Wooden Tomato Stakes Views
What's your favorite tomato support? Take our poll and let us know. (You can find the poll at the top of the right-hand column.) Do you prefer Tomato Cages, Tomato Ladders, Rainbow Spiral Supports, wooden stakes or something of your own invention? If you have more to say about your choice, please make a comment (click on Comments at the bottom of this post).
I use wooden surveyor stakes to hold up my tomatoes. They are the perfect height(6 ft.) for my plants. They are strong, rugged,and have rough sides so the tie-ups don't slip. They are pointed on one end so they go in and come out easily. They don't give you plants metal burn and they are recyclable. They cost less than a buck apiece (36 for $23)and I get three to four years use out of them. For tie-ups I use old shirts and old tee shirts and they get recycled to. I just love to go out and tie up the braches and watch them babies grow!
I use wooden stakes, reinforced with 3/8 rebar because the ground underneath my garden soil is too hard to drive a wooden stake into. (We call it Southern Maryland Cement. ) But, I'm will try Dick the Trombone Player's idea and use 1/2 electrical conduit.
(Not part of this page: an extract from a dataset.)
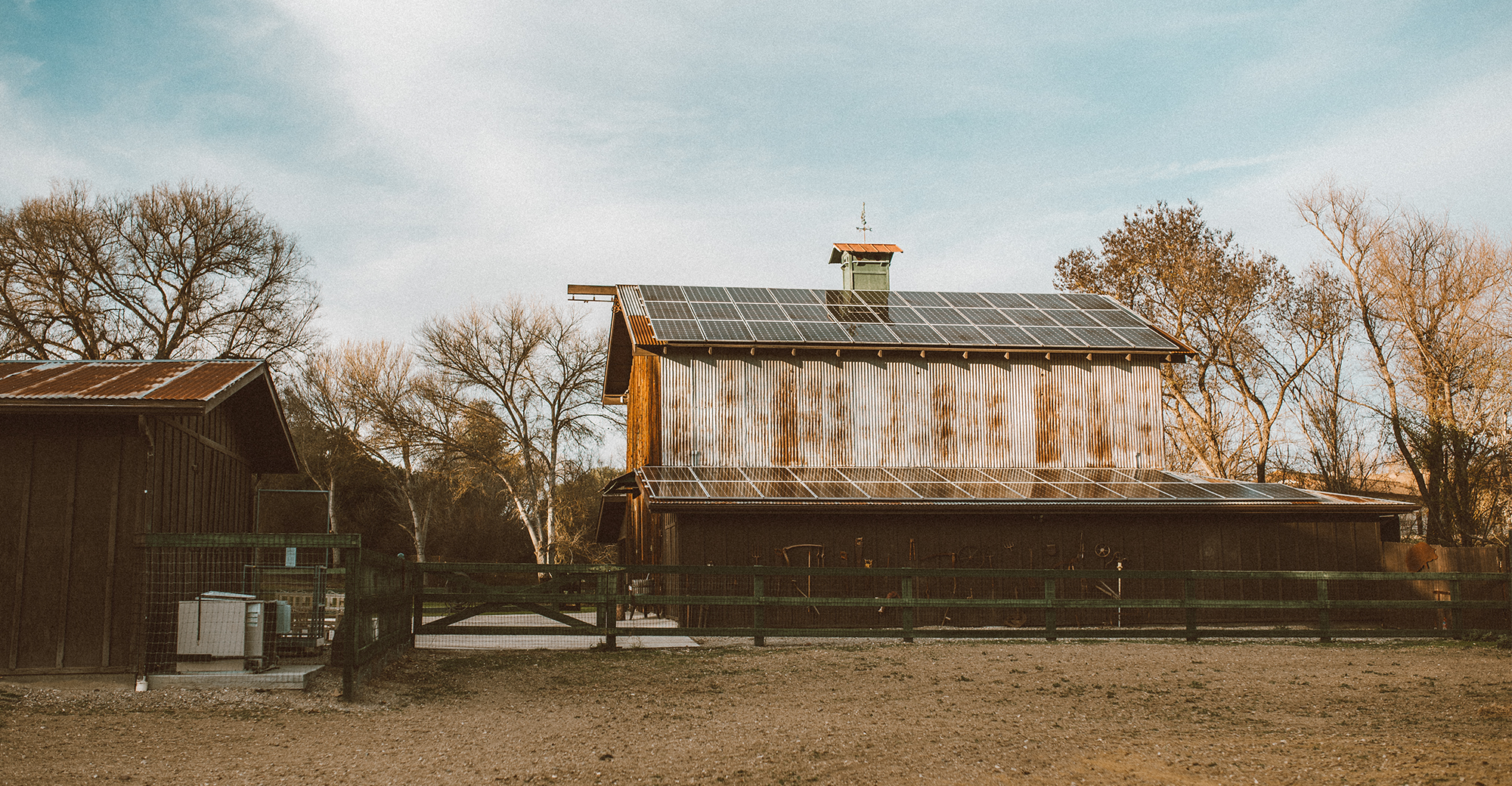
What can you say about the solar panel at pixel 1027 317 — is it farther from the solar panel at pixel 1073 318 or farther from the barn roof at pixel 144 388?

I grow determinate and indeterminate plants. I sucker all the plants and cut the indies off at five clusters of blossoms, because I'm more interested in tomatoes than I am in tomato plant.
Staking requires wooden or metal stakes 5 to 6 feet long for indeterminate varieties and 3 to 4 feet long for determinate varieties. Wooden stakes should be at least 1 inch square. Metal stakes can be of smaller diameter and have the advantage of lasting many years. Do not use chemically treated wood. Sections of concrete reinforcing rods (rebar) make excellent tomato stakes.